- [YOUR OBJECTIVE] Reproduce every line of the records below without changing anything, and leave out the pictures.

- [RECORD EXCERPTS]
--------------------------------

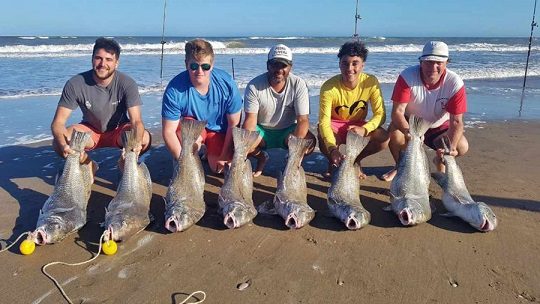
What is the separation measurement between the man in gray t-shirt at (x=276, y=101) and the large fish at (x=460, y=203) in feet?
5.68

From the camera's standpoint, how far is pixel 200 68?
17.3ft

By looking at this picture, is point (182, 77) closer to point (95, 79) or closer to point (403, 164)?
point (95, 79)

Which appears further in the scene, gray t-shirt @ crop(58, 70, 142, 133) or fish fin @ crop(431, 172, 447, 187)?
gray t-shirt @ crop(58, 70, 142, 133)

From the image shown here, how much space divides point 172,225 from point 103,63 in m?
2.47

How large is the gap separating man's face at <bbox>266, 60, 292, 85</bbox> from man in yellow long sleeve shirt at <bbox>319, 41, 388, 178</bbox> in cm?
58

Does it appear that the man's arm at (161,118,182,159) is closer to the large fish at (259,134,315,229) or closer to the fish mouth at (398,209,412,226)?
the large fish at (259,134,315,229)

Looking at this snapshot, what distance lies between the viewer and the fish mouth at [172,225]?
438 cm

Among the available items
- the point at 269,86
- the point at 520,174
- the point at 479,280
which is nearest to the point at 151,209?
the point at 269,86

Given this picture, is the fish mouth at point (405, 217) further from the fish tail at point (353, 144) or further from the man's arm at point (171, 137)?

--------------------------------

- [EXERCISE SOLUTION]
What is the separation measurement between the man in gray t-shirt at (x=276, y=101) and the large fish at (x=460, y=203) in feet?
5.68

From the camera's standpoint, how far is pixel 200 68?
17.3ft

By looking at this picture, is point (182, 77) closer to point (95, 79) or closer to point (403, 164)?
point (95, 79)

Which appears further in the scene, gray t-shirt @ crop(58, 70, 142, 133) or fish fin @ crop(431, 172, 447, 187)?
gray t-shirt @ crop(58, 70, 142, 133)

From the image shown here, how much space divides point 172,225 from point 103,63 in m?
2.47

How large is the gap separating man's face at <bbox>266, 60, 292, 85</bbox> from man in yellow long sleeve shirt at <bbox>319, 41, 388, 178</bbox> in cm?
58

Does it appear that the man's arm at (161,118,182,159) is closer to the large fish at (259,134,315,229) or closer to the fish mouth at (398,209,412,226)?
the large fish at (259,134,315,229)

Looking at this snapshot, what distance lies between the viewer and the fish mouth at [172,225]?
438 cm

Among the available items
- the point at 269,86
- the point at 520,174
- the point at 479,280
which is nearest to the point at 151,209?
the point at 269,86

Given this picture, is the fish mouth at point (405, 217) further from the fish tail at point (353, 144) or further from the man's arm at point (171, 137)?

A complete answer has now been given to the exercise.